Après que le rapporteur eut indiqué qu'il émettait un avis favorable à l'amendement du président Patrick Ollier, M. Pierre Ducout a estimé que si le droit de préemption prévu dans le dispositif de cet amendement permettait que la commune soit destinataire de la déclaration d'intention d'aliéner, en revanche il importait de ne pas négliger les difficultés juridiques soulevées au cours des débats. Il a également indiqué que l'existence d'un tel droit pourrait servir d'instrument de persuasion et de dissuasion, même si les communes n'usaient pas finalement de cette faculté.

M. Jacques Bobe a indiqué qu'il partageait cette analyse, ainsi que celle de M. Jean-Paul Charié, et que ce droit de préemption serait un instrument utile aux communes.

M. Jérôme Bignon a estimé que le dispositif de cet amendement pourrait être amélioré sans difficultés d'un point de vue juridique, et qu'il était inopportun de renoncer à son principe.

Le président Patrick Ollier a alors estimé qu'il appartenait à la Commission d'exprimer son soutien à ce principe, et a invité les commissaires qui le souhaitaient à participer à l'amélioration de sa formulation juridique, afin qu'il puisse être adopté avant la réunion de la Commission mixte paritaire.

La Commission a alors rejeté l'amendement de M. François Brottes, et adopté l'amendement du président Patrick Ollier (amendement n° 144).

 

IV.          droit de préemption et statut de la copropriété

L’exercice par la commune de son droit de préemption en cas de cession de fonds de commerce ou de bail commercial est susceptible de générer des conflits si la destination envisagée par le conseil municipal n’est pas conforme à la destination de l’immeuble et aux clauses spécifiques du règlement de copropriété.
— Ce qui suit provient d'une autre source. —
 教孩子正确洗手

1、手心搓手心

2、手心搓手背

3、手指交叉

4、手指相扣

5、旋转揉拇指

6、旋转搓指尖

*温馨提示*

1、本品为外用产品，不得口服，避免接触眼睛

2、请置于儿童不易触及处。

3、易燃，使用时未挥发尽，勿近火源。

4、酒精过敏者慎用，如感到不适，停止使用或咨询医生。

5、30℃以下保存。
On a connu déjà ce genre de problèmes à propos des lots dévolus aux municipalités dans le cadre d’opérations de construction. Certaines d’entre elles prétendaient à un usage discrétionnaire de ces lots sans admettre l’obligation générale de respecter  la destination de l’immeuble.
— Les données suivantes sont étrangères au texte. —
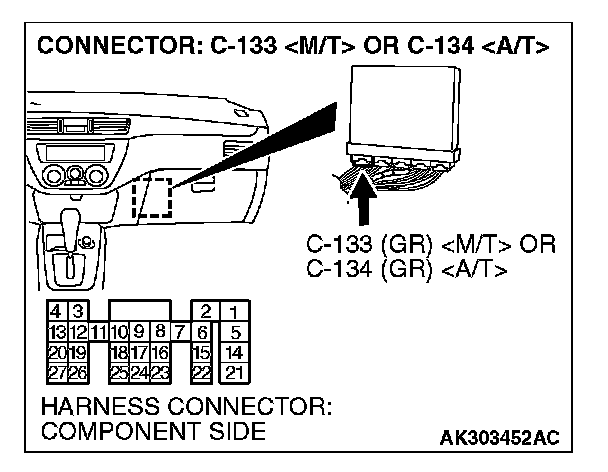 CONNECTOR: C-133 <M/T> OR C-134 <A/T>

C-133 (GR) <M/T> OR
C-134 (GR) <A/T>

4 3 2 1
13 12 11 10 9 8 7 6 5
20 19 18 17 16 15 14
27 26 25 24 23 22 21

HARNESS CONNECTOR:
COMPONENT SIDE

AK303452AC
La situation se présente sans doute différemment. Mais les maires devront veiller à confronter les vœux tendant à la diversification des activités aux cadres stricts de certains règlements de copropriété, pour éviter la contestation des décisions municipales.

Les syndicats de copropriétaires devront, quant à eux, veiller au grain en présence de tout projet de cession, si l’immeuble est situé dans un périmètre de sauvegarde du commerce et de l'artisanat de proximité.

En cas de litige, il faudra  déterminer en premier lieu la juridiction à saisir. On se trouvera en présence d’un choix effectué par le conseil municipal et d’une opération de rétrocession fondée sur un texte du droit de l’urbanisme.

Dans certain cas, c’est la politique globale de la municipalité en matière de sauvegarde de la diversité qui sera en cause, avec les controverses que l’on connaît déjà dans bien des villes.

 

Il faut attendre le décret d’application pour en dire plus.